Using the text about Obi-Wan Kenobi, decide whether each statement agrees with it, answering yes or no and quoting the deciding words of the text exactly. (a) The cancelled standalone film was to be directed by Stephen Daldry. (b) In Rebels, Obi-Wan was voiced by James Arnold Taylor. (c) Obi-Wan mortally wounds Maul during a final lightsaber duel.

*Reading text:*
..........

A standalone film centered on Obi-Wan was previously in pre-production before being cancelled in favor of the live-action series Obi-Wan Kenobi. While the project was voted as the most wanted standalone film in a poll by The Hollywood Reporter,[20] it was instead developed as a limited streaming series following the box office disappointment of Solo: A Star Wars Story.[21][22] The film was to be directed and co-written by Stephen Daldry.[23][24] According to TMZ, the movie would take place a few years after Revenge of the Sith, featuring marauding Tusken Raiders and an evil warlord, who bring Obi-Wan out of hiding to protect Luke.[25]


Clone Wars (2003) and The Clone Wars (2008–2014; 2020)

Obi-Wan Kenobi is a main character in the animated micro-series Star Wars: Clone Wars and the CGI animated series Star Wars: The Clone Wars, voiced by James Arnold Taylor. In both series, Obi-Wan is a general in the Clone Wars, and he and Anakin (voiced in each series respectively by Mat Lucas and Matt Lanter) have many adventures fighting the Separatists. During this time Obi-Wan's diplomatic skills earn him the appellation "The Negotiator" due to his reputation of preventing and stopping battles without the use of weapons.[26] The latter series highlights his numerous confrontations with General Grievous, his adversarial relationship with Dark Jedi Asajj Ventress (voiced by Nika Futterman), his romance with Duchess Satine Kryze (voiced by Anna Graves), and the return of his old enemy Darth Maul.[27]

Rebels (2014–2018)

In Star Wars Rebels, set five years before A New Hope, Obi-Wan appears as a hologram in the pilot episode, "Spark of Rebellion". In the Season 3 episode "Visions and Voices", protagonist Ezra Bridger (voiced by Taylor Gray) discovers that Obi-Wan is alive on Tatooine; Obi-Wan's old nemesis Darth Maul finds him as well.[28] In the episode "Twin Suns", Obi-Wan finds Ezra while he is lost in the desert while letting him know Maul was intending to use him. At that moment, Maul attacks them, and Obi-Wan ushers Ezra to retreat. Obi-Wan mortally wounds Maul during a final lightsaber duel; with his dying breath, Maul asks Obi-Wan if he is protecting the "Chosen One", and Obi-Wan replies that he is. After Maul's death, Obi-Wan is seen watching over Luke Skywalker from a distance.[29]

In Rebels, Obi-Wan was voiced by Stephen Stanton, who replaced James Arnold Taylor.[30][31] Rebels creator Dave Filoni, who worked with the character during the full duration of Star Wars: The Clone Wars, said he considered asking McGregor to reprise and voice the role.[32] However, a voice recording of the late Alec Guinness as Obi-Wan Kenobi was used in a 2018 episode.[33]

Obi-Wan Kenobi (2022)

..........

*Dataset section:*
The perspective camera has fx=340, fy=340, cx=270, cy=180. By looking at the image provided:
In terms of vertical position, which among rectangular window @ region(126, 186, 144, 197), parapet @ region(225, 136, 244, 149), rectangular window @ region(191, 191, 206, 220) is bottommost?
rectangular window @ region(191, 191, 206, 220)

..........

*Result of this task:*
(a) Yes: "The film was to be directed and co-written by Stephen Daldry."
(b) No: "In Rebels, Obi-Wan was voiced by Stephen Stanton, who replaced James Arnold Taylor."
(c) Yes: "Obi-Wan mortally wounds Maul during a final lightsaber duel"